Campus Philly’s From Student to Resident presents the findings from the organization’s 2010 survey that focused on how the Greater Philadelphia region is fairing with student retention and the reasons behind students’ choices to stay. Built on the shoulders of two earlier studies (in 2000 from the Economy League of Philadelphia and in 2004 from the Knowledge Industry Partnership), From Student to Resident surveys 4,600 undergraduates, graduate students and alumni. Notable results include 83% of students would recommend Greater Philadelphia as a place to go to school, 58% are likely to stay and that job opportunity is most important to students in their decision to stay after graduation.


Select Greater Philadelphia. October 2007.

Impact of Higher Education in Greater Philadelphia.”

Select Greater Philadelphia’s 2007 survey, Impact of Higher Education in Greater Philadelphia focuses on the economic impact that the area’s college students have on the city. The survey presents the characteristics of the Greater Philadelphia Region’s higher education sector, compares the characteristics of the region’s higher education sector to those of other Metropolitan Statistical Areas, describes the direct economic effects, estimates the total economic impact of the higher education sector and describes programs and partnerships that enhance economic prosperity in the region.


Economy League of Greater Philadelphia. June 2005.

Graduate! Philadelphia: The Challenge to Complete.

The Economy League of Greater Philadelphia’s 2005 survey, Graduate! Philadelphia: The Challenge to Complete shows how the city can increase the number of residents with college degrees.

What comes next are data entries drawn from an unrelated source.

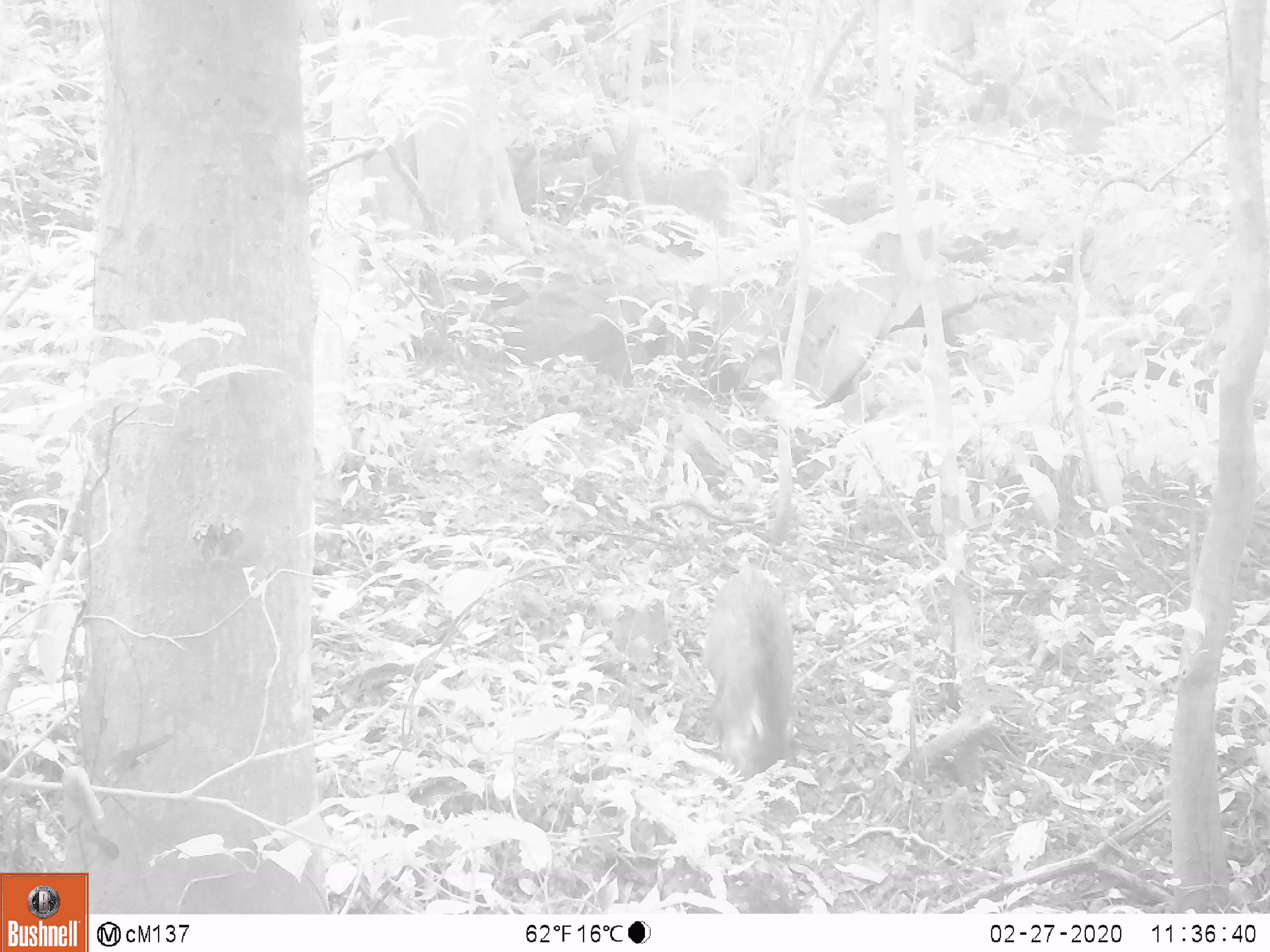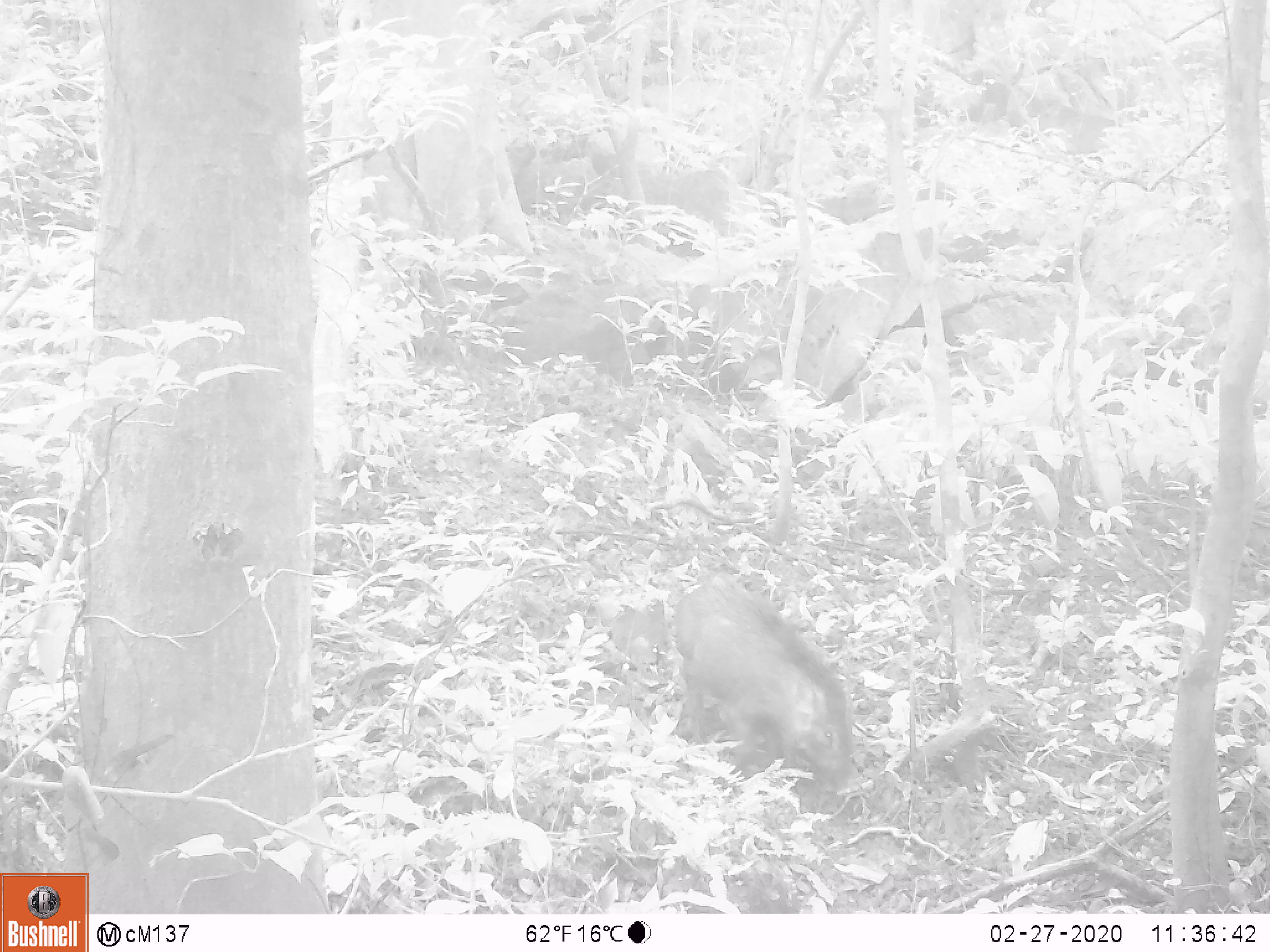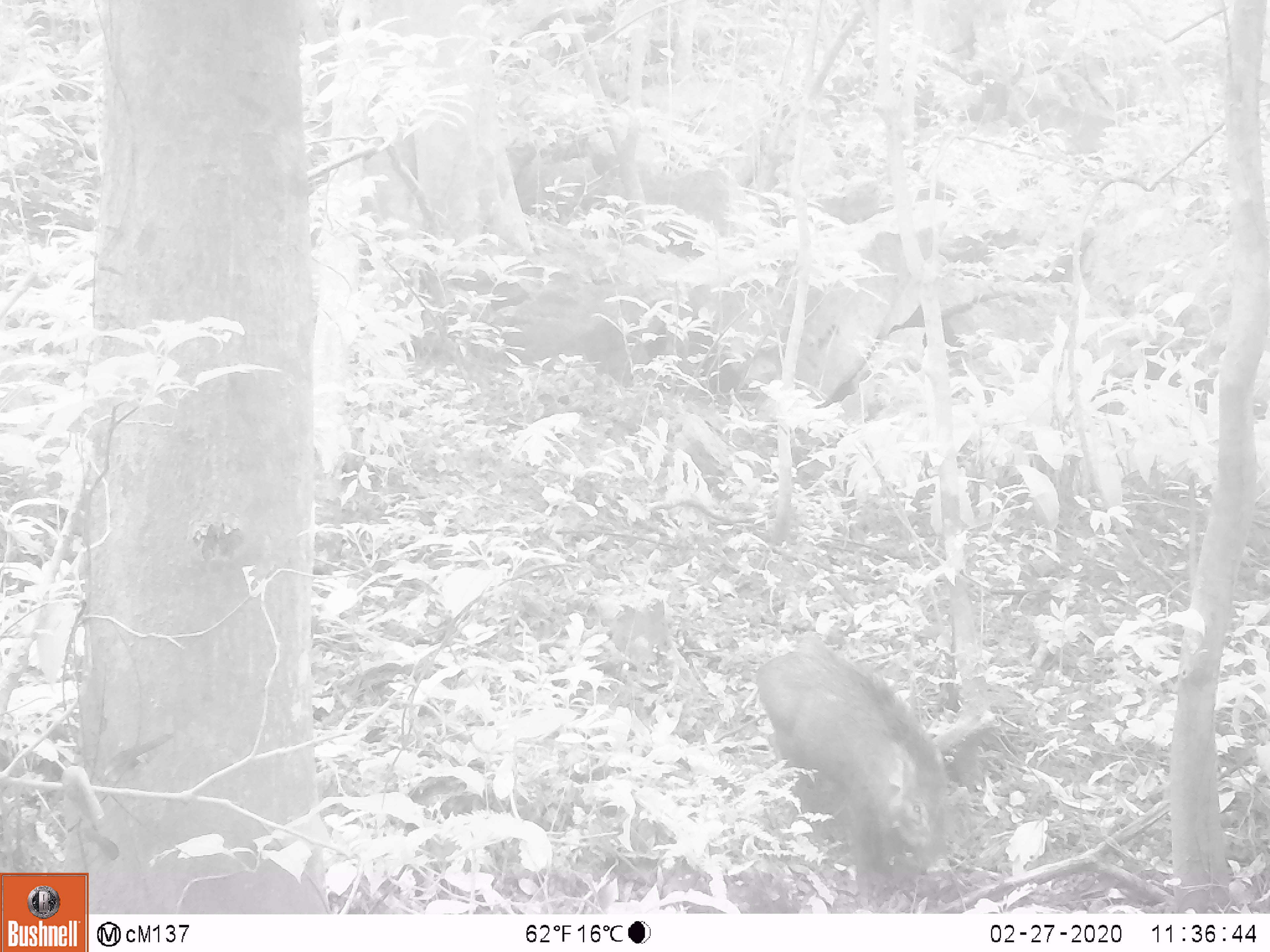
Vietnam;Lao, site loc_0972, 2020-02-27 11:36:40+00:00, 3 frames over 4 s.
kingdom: Animalia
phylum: Chordata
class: Mammalia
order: Artiodactyla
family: Suidae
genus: Sus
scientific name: Sus scrofa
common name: eurasian wild pig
Eurasian wild pig (Sus scrofa). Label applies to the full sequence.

The survey focuses on the need for a high quality workforce in Philadelphia, exploding the myth concerning the high number of college graduates in the city given the large number of colleges and universities, identifying the leaks in the workforce pipeline, understanding the barriers to completion, who among drop outs return to complete their degrees and is the payoff worth the return and the League’s recommendations for how to increase the completion rate and therefore, increase the number of degrees in Philadelphia.


Knowledge Industry Partnership. June 2004.

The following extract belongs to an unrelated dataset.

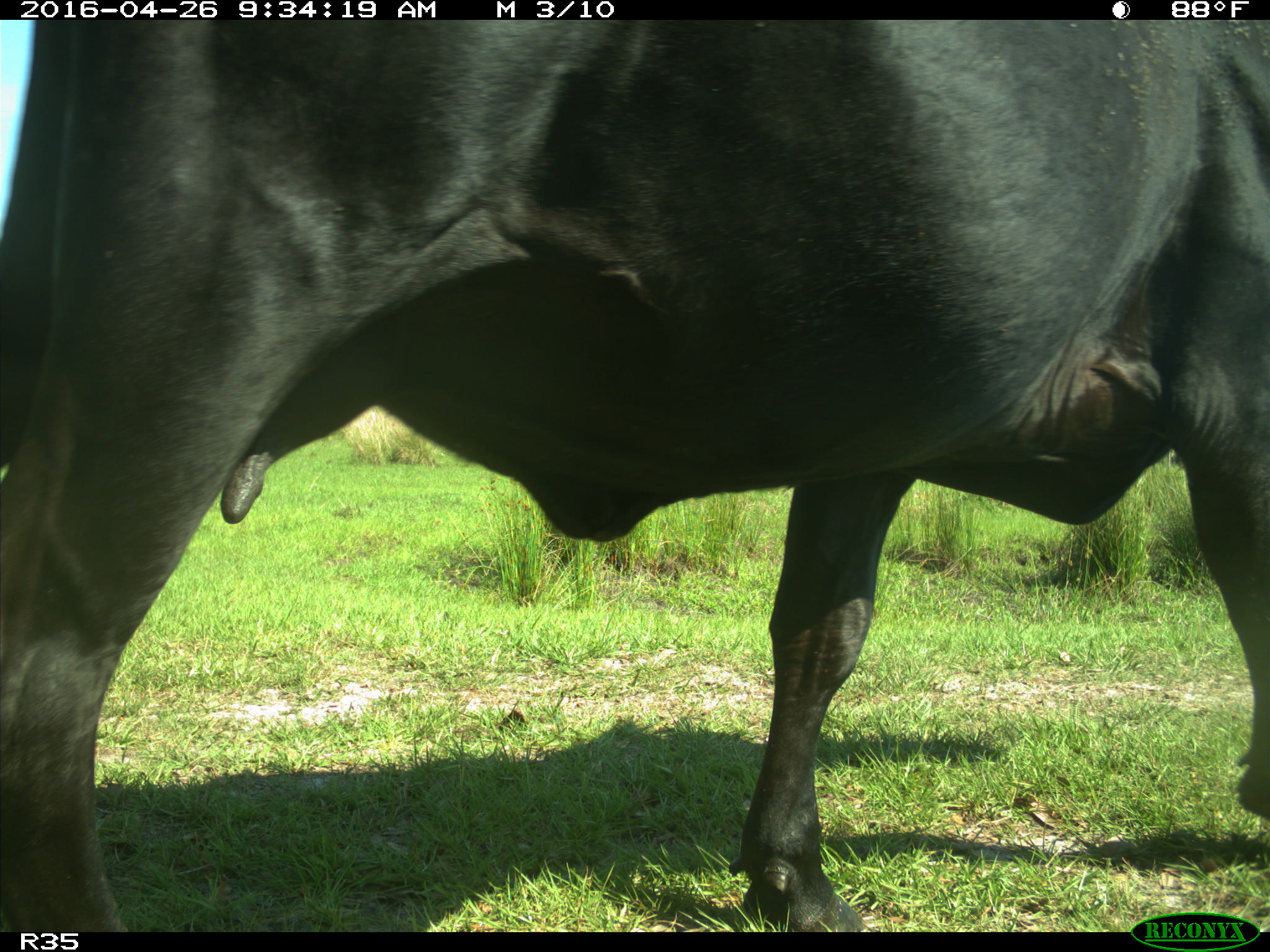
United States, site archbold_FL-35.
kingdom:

KIP’s Should I Stay or Should I Go

The Knowledge Industry Partnership’s 2004 survey, Should I Stay or Should I Go discusses the need to retain additional non-native graduates in the city. This web-based survey of 2,550 graduates represents a diverse sample in terms of place of origin, place of residence, degree, class status, field of work, ethnicity and general attitudes and opinions about the region. KIP reports that while 64% of all graduates remain in the region after college, only 29% of graduates not originally from this region stay after graduation; 86% of native graduates stay. KIP believes that until Philadelphia is able to retain more non-native graduates, it will continue to suffer a net loss of knowledge workers. However, the city has the potential, needing the infrastructure necessary to provide ample internship opportunities, strong academic programs in fields of study most likely to retain students, the vast cultural and professional resources of a major urban center and affordable cost of living and plentiful housing stock.

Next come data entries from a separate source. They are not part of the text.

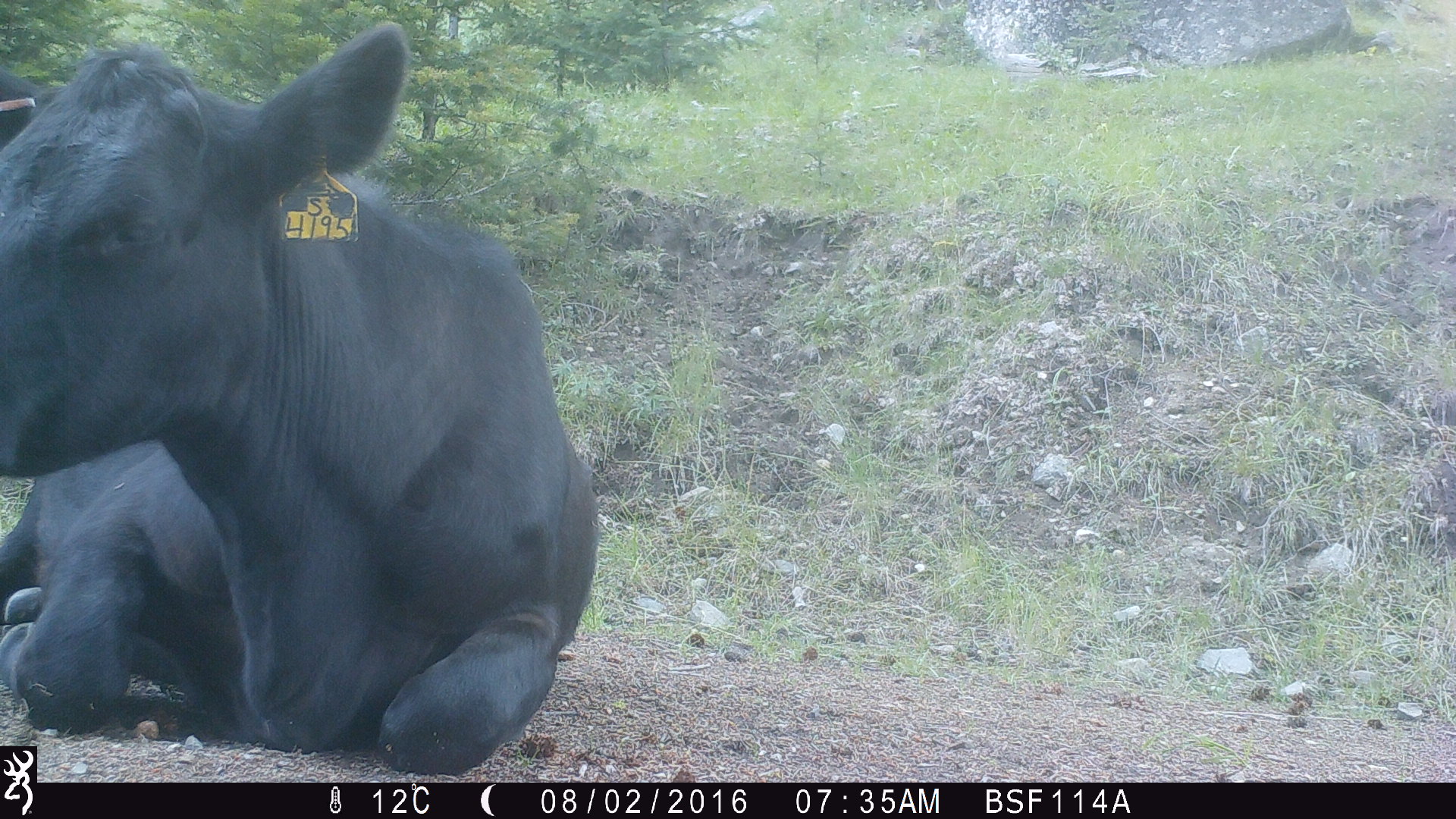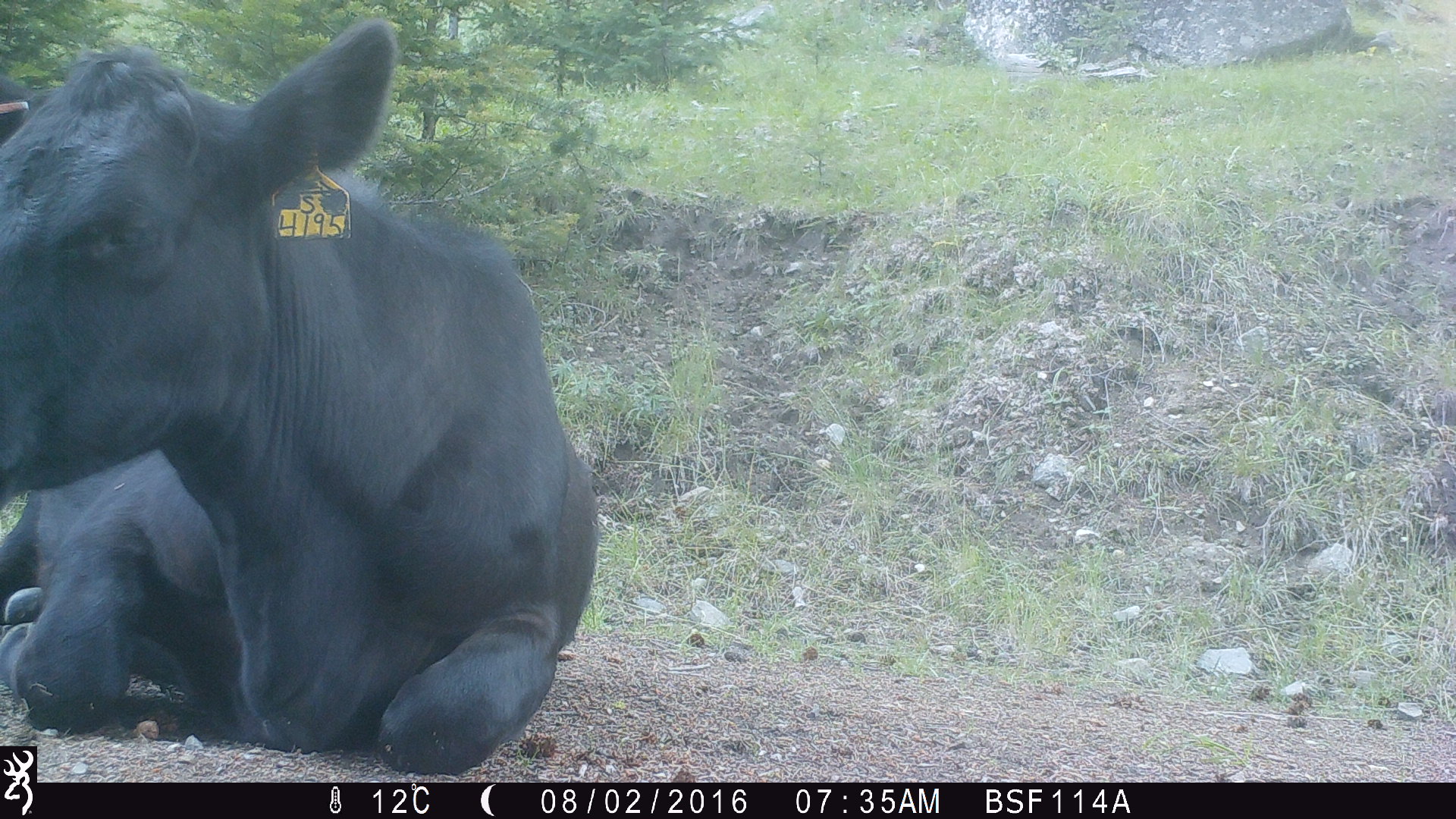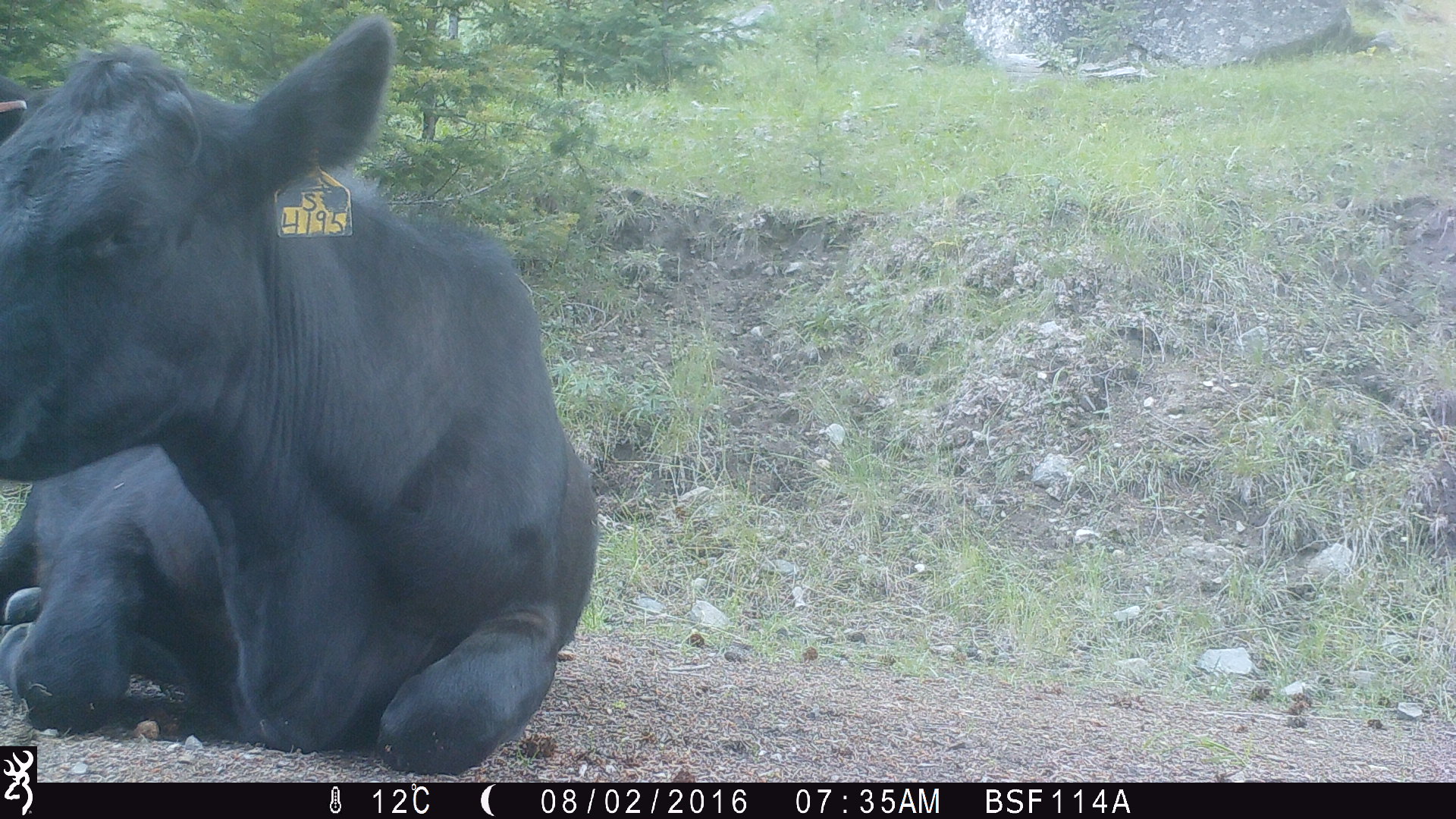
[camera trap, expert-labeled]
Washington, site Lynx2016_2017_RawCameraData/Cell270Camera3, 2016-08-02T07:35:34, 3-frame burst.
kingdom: Animalia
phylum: Chordata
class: Mammalia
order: Artiodactyla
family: Bovidae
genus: Bos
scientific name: Bos taurus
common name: domestic cattle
Domestic cattle (Bos taurus). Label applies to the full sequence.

Center City District. Sept. 2003.

Survey of Graduates in Center City.

Center City District’s 2003 findings, Survey of Graduates in Center City reports why college graduates chose to reside in Center City than in other parts of the region. CCD reveals that 30% of Center City residents are between the ages 25 to 34, a remarkable 79% being college graduates. Important factors to all survey respondents in choosing their current residential location were housing costs (65%), walkability (62%), security and safety (61%) and proximity to employment (58%). 46% of respondents indicated that they were very happy with their current residence, and those who have lived elsewhere described Philadelphia’s comparative strengths as its unique, historic architecture, its arts and cultural events, its population diversity and quality of nightlife.